Which lines below contain the word "surface" with its case matching? Report each of them, copied in full.

** begin DATA PROVIDED **

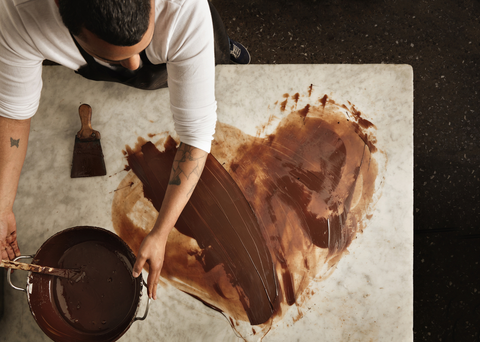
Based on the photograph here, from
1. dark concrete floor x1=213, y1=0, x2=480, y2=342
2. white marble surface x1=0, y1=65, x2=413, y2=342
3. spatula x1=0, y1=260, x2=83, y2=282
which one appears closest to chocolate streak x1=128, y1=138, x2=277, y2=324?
white marble surface x1=0, y1=65, x2=413, y2=342

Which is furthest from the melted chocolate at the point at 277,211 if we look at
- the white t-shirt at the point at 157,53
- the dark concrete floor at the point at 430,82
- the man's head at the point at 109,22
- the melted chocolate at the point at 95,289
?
the dark concrete floor at the point at 430,82

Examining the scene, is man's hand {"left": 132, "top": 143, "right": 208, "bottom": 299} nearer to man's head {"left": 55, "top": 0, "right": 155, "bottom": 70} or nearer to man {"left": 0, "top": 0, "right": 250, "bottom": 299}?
man {"left": 0, "top": 0, "right": 250, "bottom": 299}

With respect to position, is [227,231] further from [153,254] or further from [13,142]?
[13,142]

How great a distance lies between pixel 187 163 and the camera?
2.95ft

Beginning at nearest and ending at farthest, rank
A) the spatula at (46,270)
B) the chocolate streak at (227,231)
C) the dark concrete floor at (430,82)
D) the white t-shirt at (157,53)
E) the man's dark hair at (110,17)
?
the man's dark hair at (110,17)
the white t-shirt at (157,53)
the spatula at (46,270)
the chocolate streak at (227,231)
the dark concrete floor at (430,82)

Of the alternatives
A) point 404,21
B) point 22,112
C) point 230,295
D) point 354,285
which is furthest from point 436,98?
point 22,112

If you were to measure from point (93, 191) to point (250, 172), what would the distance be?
0.57 m

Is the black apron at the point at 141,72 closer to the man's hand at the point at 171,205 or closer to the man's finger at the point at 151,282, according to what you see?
the man's hand at the point at 171,205

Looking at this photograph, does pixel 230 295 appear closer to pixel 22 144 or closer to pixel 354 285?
pixel 354 285

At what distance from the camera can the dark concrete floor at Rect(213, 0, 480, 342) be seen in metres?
1.49

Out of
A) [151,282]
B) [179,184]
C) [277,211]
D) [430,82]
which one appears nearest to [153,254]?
[151,282]

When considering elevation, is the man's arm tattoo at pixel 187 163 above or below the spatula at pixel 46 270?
above

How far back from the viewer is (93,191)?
3.54 ft

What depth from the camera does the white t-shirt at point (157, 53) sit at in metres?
0.69
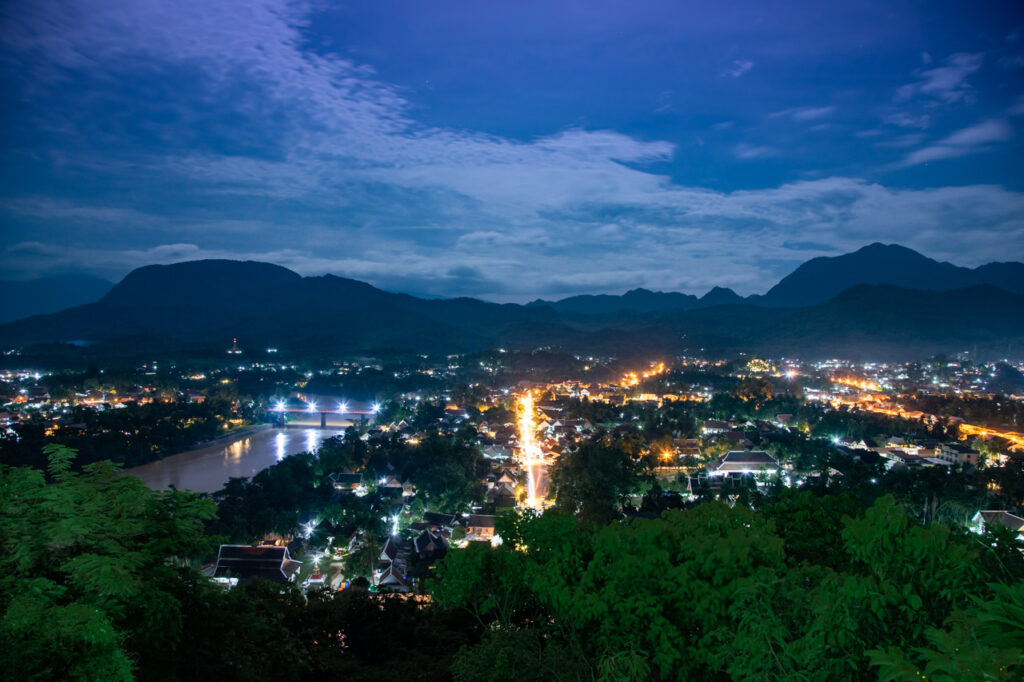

** end DATA PROVIDED **

RESULT |
2. white marble surface x1=0, y1=65, x2=413, y2=342
white marble surface x1=0, y1=65, x2=413, y2=342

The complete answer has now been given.